To become mass-adopted blockchains have to be functional when many people use them. What are the different solutions to make blockchains usable for the masses?
How to scale blockchains is the philosopher’s stone of the industry. If someone knew how to scale a blockchain while keeping it decentralized and secure, he’d be a rich man. Combining all three is, of course, the infamous scalability trilemma that postulates how you cannot have security, decentralization, and scaling at the same time. Thus, it’s the key challenge all modern blockchains face. This lesson will cover:
- Why scalability is an objective in the first place
- What different types of scalability exist
- Different solutions to scaling blockchains
- The upsides and downsides of these solutions
Why scaling blockchains is the goal
The first blockchains were not designed for widespread adoption. If Satoshi Nakamoto had wanted that Bitcoin replaces VISA, he probably would have designed it in a way that supports more than seven transactions per second. The problem is that miners have an incentive to process transactions with a higher transaction fee first. Once they’re added to a block, the rest follows. But that means that if you want low transaction fees, you will have to wait because a Bitcoin block is only one megabyte big. Also, it takes ten minutes for Bitcoin miners to reach a consensus, which is an extra roadblock for scalability.

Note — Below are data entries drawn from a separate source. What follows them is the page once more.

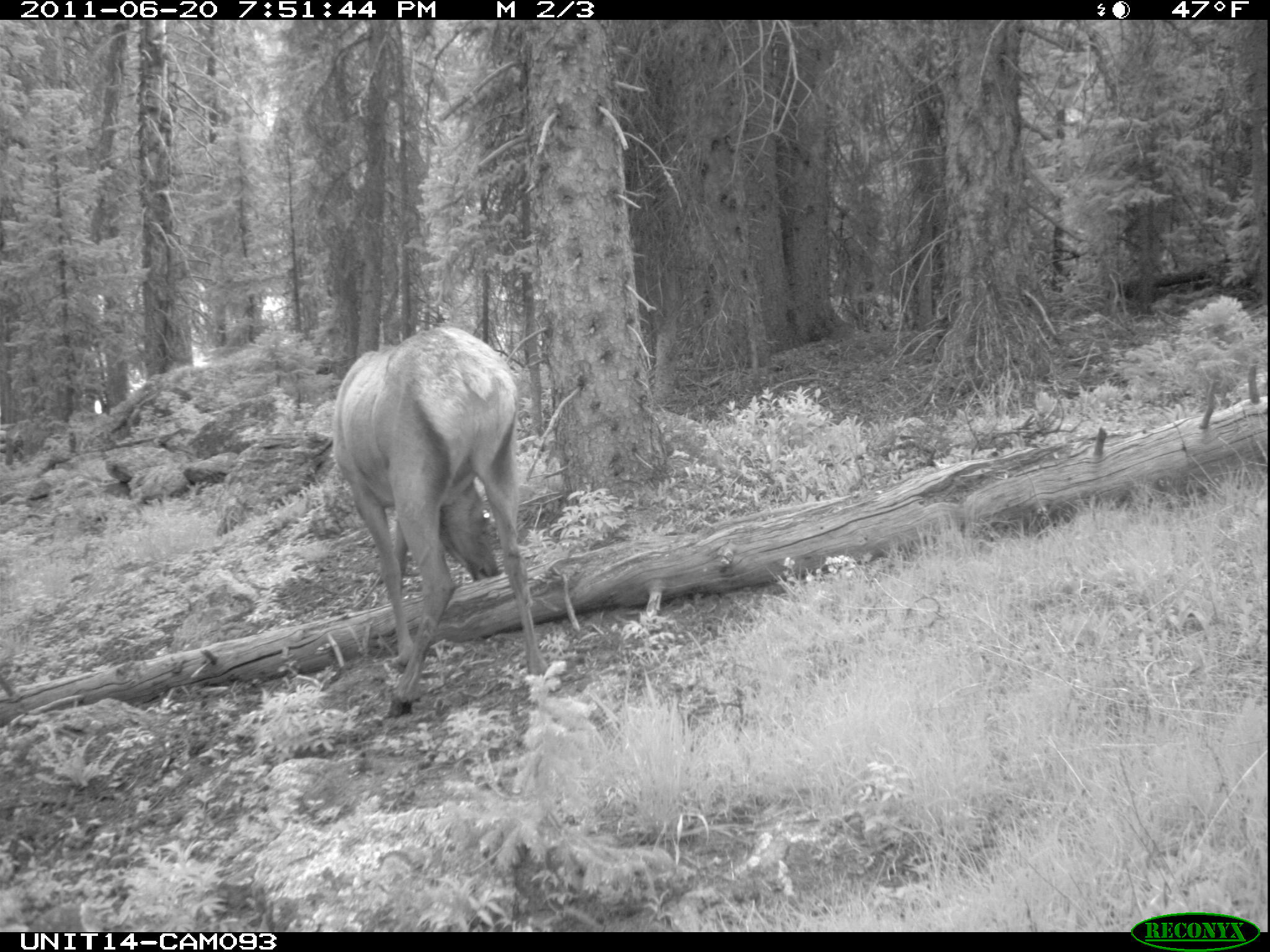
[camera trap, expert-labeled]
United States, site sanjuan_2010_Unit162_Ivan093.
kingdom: Animalia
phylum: Chordata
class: Mammalia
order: Artiodactyla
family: Cervidae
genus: Cervus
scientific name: Cervus elaphus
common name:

Ethereum faces a similar problem. Blocks are limited by their gas limit. The more people want to use Ethereum, the higher the gas price because there is a bigger pool of people willing to pay a higher fee to get their transaction processed. But the higher the gas price, the fewer transactions get included in a block. Essentially, Ethereum shoots itself in the foot by being popular.
Hence, scaling means processing more transactions per second without compromising on the other two crucial factors. Blockchains are designed in this particular way because putting transactions in blocks adds a layer of interaction, which, in theory, allows for better scalability. If you had a transaction chain, each transaction would only be able to interact with the one preceding and the one following it.
Think of it like this: if you have two freelancers interacting with each other, there is a limit to the impact they can have. But if you have two companies interacting with each other, the potential results are much more significant. This comparison is massively simplifying the underlying problem, but it works as a mental model.
The different forms of scalability
Let’s first look at what impacts scalability. The arrow at the end of each factor indicates the direction needed to improve scalability.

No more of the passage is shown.